§ **Brief A**
Change "Polish Supreme Administrative Court" to "Supreme Administrative Court of Poland" in the gloss on the water fee ruling, and give the part starting at "The gloss concerns" and ending at "the administrative judiciary.".

────────────────────

Attorney-at-Law, 3 (32), 2022, pp. 111-121

https://doi.org/10.4467/23921943RP.22.052.17135

The gloss concerns the decision of the Polish Supreme Administrative Court of February 23, 2022, which examined a complaint against a decision imposing an obligation to pay a fee for water services under the New Water Law Act of July 20, 2017.

The content of the aforementioned decision raised issues that cause interpretative difficulties, but at the same time, due to the short duration of the regulation being in force, have not yet been the subject of a wider examination by the administrative judiciary.

In the case which is the subject of the decision, the entity charged with the obligation to pay the fee challenged the decision of the commune head determining the amount of the fee, challenging both how the authority determined what specific land should be considered real property within the meaning of the New Water Law Act, and also objected to the authority’s failure to recognize in the decision the individual sewage system located on the complainant’s land and discharging rainwater from the complainant’s land into a ditch as a stormwater drainage system within the meaning of the provisions of the aforementioned Law, accounting for the area where the complainant used construction facilities, the construction of which was associated with a reduction in natural terrain retention.

────────────────────

§ **Brief B**
List every line of the records below that contains the string "point", treating case as significant.

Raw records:

────────────────────

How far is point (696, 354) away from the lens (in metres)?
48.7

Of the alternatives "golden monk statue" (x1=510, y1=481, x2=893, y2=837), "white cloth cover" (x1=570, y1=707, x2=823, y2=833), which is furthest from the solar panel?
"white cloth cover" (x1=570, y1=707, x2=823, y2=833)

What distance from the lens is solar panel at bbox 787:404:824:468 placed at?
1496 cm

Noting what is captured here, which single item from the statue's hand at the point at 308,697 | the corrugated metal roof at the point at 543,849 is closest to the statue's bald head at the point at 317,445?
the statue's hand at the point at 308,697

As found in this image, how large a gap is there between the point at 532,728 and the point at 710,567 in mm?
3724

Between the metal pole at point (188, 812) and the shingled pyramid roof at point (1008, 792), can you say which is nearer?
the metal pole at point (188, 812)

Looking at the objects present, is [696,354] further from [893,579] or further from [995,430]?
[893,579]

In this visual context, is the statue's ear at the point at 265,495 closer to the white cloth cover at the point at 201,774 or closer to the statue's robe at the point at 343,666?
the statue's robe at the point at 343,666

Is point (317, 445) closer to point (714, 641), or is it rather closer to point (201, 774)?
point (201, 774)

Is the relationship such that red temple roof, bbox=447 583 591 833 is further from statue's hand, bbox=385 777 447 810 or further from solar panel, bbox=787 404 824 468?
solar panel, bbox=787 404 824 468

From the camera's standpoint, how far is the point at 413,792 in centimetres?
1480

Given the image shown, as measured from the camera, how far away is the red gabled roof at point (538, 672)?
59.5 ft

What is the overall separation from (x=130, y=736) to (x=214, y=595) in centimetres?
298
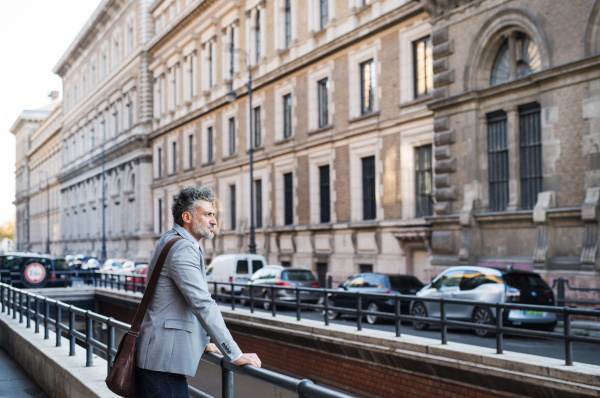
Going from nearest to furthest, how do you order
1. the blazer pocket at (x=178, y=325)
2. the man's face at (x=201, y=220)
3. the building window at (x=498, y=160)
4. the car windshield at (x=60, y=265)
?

────────────────────

§ **Right answer A**
The gloss concerns the decision of the Supreme Administrative Court of Poland of February 23, 2022, which examined a complaint against a decision imposing an obligation to pay a fee for water services under the New Water Law Act of July 20, 2017.

The content of the aforementioned decision raised issues that cause interpretative difficulties, but at the same time, due to the short duration of the regulation being in force, have not yet been the subject of a wider examination by the administrative judiciary.

§ **Right answer B**
How far is point (696, 354) away from the lens (in metres)?
Noting what is captured here, which single item from the statue's hand at the point at 308,697 | the corrugated metal roof at the point at 543,849 is closest to the statue's bald head at the point at 317,445?
the statue's hand at the point at 308,697
As found in this image, how large a gap is there between the point at 532,728 and the point at 710,567 in mm?
Between the metal pole at point (188, 812) and the shingled pyramid roof at point (1008, 792), can you say which is nearer?
the metal pole at point (188, 812)
In this visual context, is the statue's ear at the point at 265,495 closer to the white cloth cover at the point at 201,774 or closer to the statue's robe at the point at 343,666?
the statue's robe at the point at 343,666
Is point (317, 445) closer to point (714, 641), or is it rather closer to point (201, 774)?
point (201, 774)
From the camera's standpoint, how far is the point at 413,792 in centimetres?
Given the image shown, as measured from the camera, how far away is the red gabled roof at point (538, 672)?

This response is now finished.